Molecular Cancer 1/2012

c-Myb regulates matrix metalloproteinases 1/9, and cathepsin D: implications for matrix-dependent breast cancer cell invasion and metastasis

Zeitschrift:
Molecular Cancer > Ausgabe 1/2012
Autoren:
Lucia Knopfová, Petr Beneš, Lucie Pekarčíková, Markéta Hermanová, Michal Masařík, Zuzana Pernicová, Karel Souček, Jan Šmarda
Wichtige Hinweise

Electronic supplementary material

The online version of this article (doi:10.​1186/​1476-4598-11-15) contains supplementary material, which is available to authorized users.

Competing interests

The authors declare that they have no competing interests.

Authors' contributions

LK and PB carried out experiments in vitro and analyzed results as well as took part in writing the manuscript. LP participated in performing transactivation assays. MM, LK, KS and ZP participated in in vivo experiments. MH provided histological analysis. JS supervised the experimental work, participated in data analysis and interpretation of results and revised the manuscript.
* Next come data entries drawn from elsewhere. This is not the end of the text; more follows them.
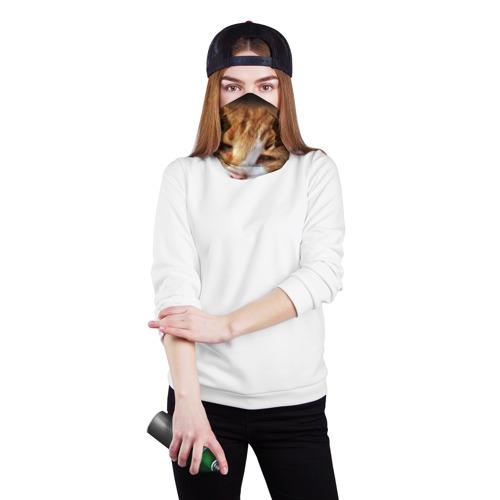 Бандана-труба 3D  Фото 02, Кошки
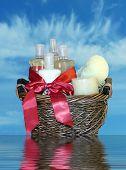 Bath Accessories Gift Basket 2
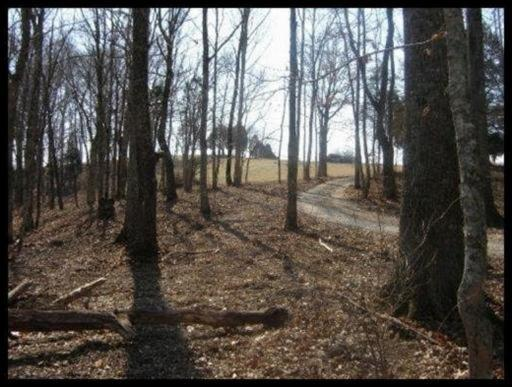 Lots and Land - Lenoir City, TN (photo 3)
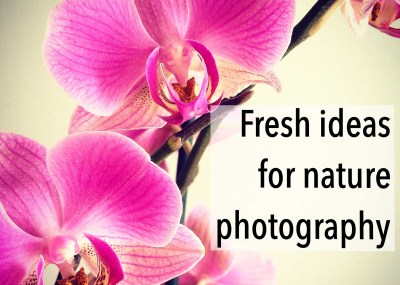 10 Fresh ideas for nature photography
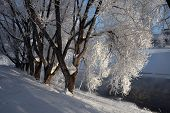 stock photo of ekaterinburg  - Frost on the trees on the embankment of the Iset River in Yekaterinburg - JPG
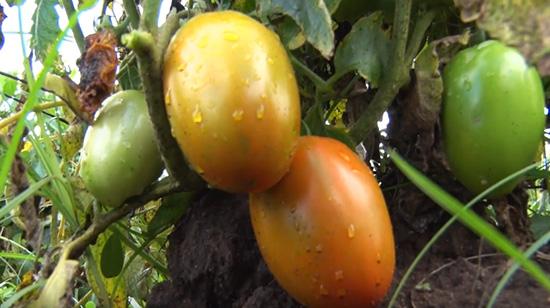 Jovens Moçambicanos investem na agricultura como um projecto de vida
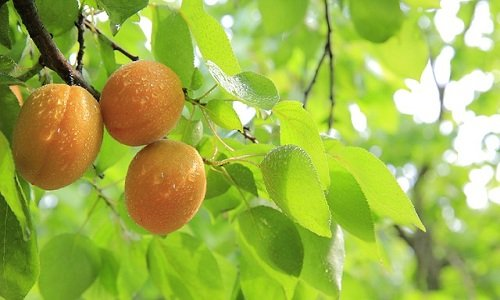 Photo of Potatura albicocco: tecniche, periodo e tipologie per avere una pianta sana e frutti abbondanti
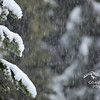 Close up of a Douglas Fir tree covered in snow during a winter storm.<br /> Stock video footage by Mitch Winton - coastphoto.com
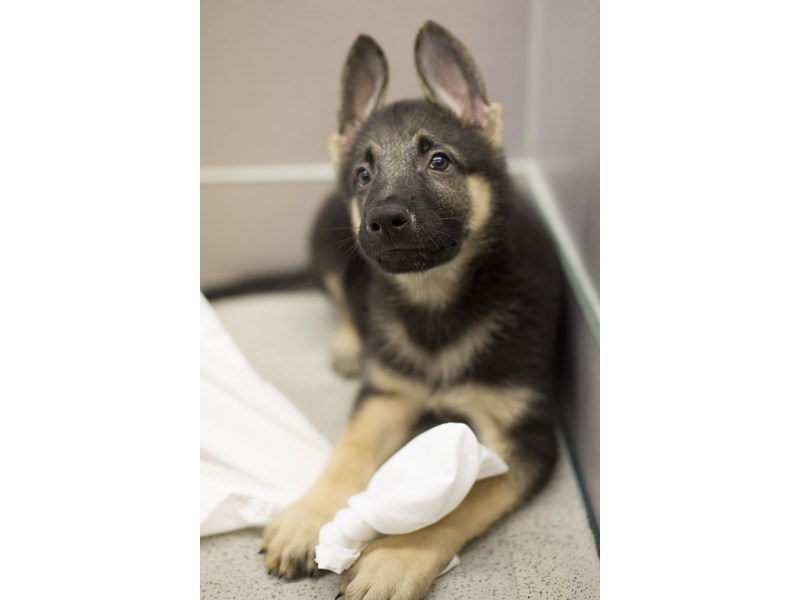 German Shepherd-DOG-Male-Black and Tan-1882209-Petland Wichita, KS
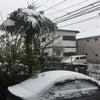 3月下旬の降雪は32年ぶり・・・乾燥よりありがたい・・・!!の画像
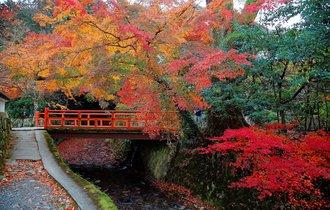 【京都案内】今年も古都に秋が来た。紅に染まる大原の里を往く
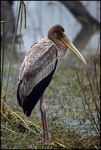 Title: Young Yellow-billed Stork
All authors read and approved the manuscript.

Abstract

Background

The c-Myb transcription factor is essential for the maintenance of stem-progenitor cells in bone marrow, colon epithelia, and neurogenic niches. c-Myb malfunction contributes to several types of malignancies including breast cancer. However, the function of c-Myb in the metastatic spread of breast tumors remains unexplored. In this study, we report a novel role of c-Myb in the control of specific proteases that regulate the matrix-dependent invasion of breast cancer cells.

Results

Ectopically expressed c-Myb enhanced migration and ability of human MDA-MB-231 and mouse 4T1 mammary cancer cells to invade Matrigel but not the collagen I matrix in vitro. c-Myb strongly increased the expression/activity of cathepsin D and matrix metalloproteinase (MMP) 9 and significantly downregulated MMP1. The gene coding for cathepsin D was suggested as the c-Myb-responsive gene and downstream effector of the migration-promoting function of c-Myb. Finally, we demonstrated that c-Myb delayed the growth of mammary tumors in BALB/c mice and affected the metastatic potential of breast cancer cells in an organ-specific manner.

Conclusions

This study identified c-Myb as a matrix-dependent regulator of invasive behavior of breast cancer cells.
Zusatzmaterial
Additional file 1: Figure S1 Kinetics of c-Myb-induced migration and Matrigel invasion of MDA-MB-231MYBup cells. Cell migration/invasion was analyzed in real time by the xCELLigence RTCA as described in Figure 3. The panels show the average cell indexes at indicated time points from seven (migration) and five (invasion) independent experiments. Error bars indicate standard deviations. Asterisks indicate significant (p < 0.05) differences in the migration/Matrigel invasion of the myb-less vector-transfected cells and MYBup cells (M2, M5) as determined by the t-test. (PDF 119 KB)
Additional file 2: Figure S2 siRNA-mediated c- myb silencing reduces migration and Matrigel invasion activities of MDA-MB-231MYBup cells. MDA-MB-231MYBup cells were transfected with c-myb (MYB) or control (ctrl) siRNAs as described in the Material and Methods. The level of c-Myb protein in these cells was determined by immunoblotting. A representative western blot is presented (A). Migration and invasion activities of the same cells were determined by the xCELLigence RTCA. The chart shows the representative outcomes of the kinetics analysis of cell migration (B). The average cell indexes at the 6-h (migration, left) and 12-h (invasion, right) time points, respectively, from four independent measurements are shown (C). Error bars indicate standard deviations. Asterisks indicate significant (p < 0.05) differences in the migration/invasion rates of the cells transfected with c-myb siRNA and control siRNA as determined by the t-test. (PDF 131 KB)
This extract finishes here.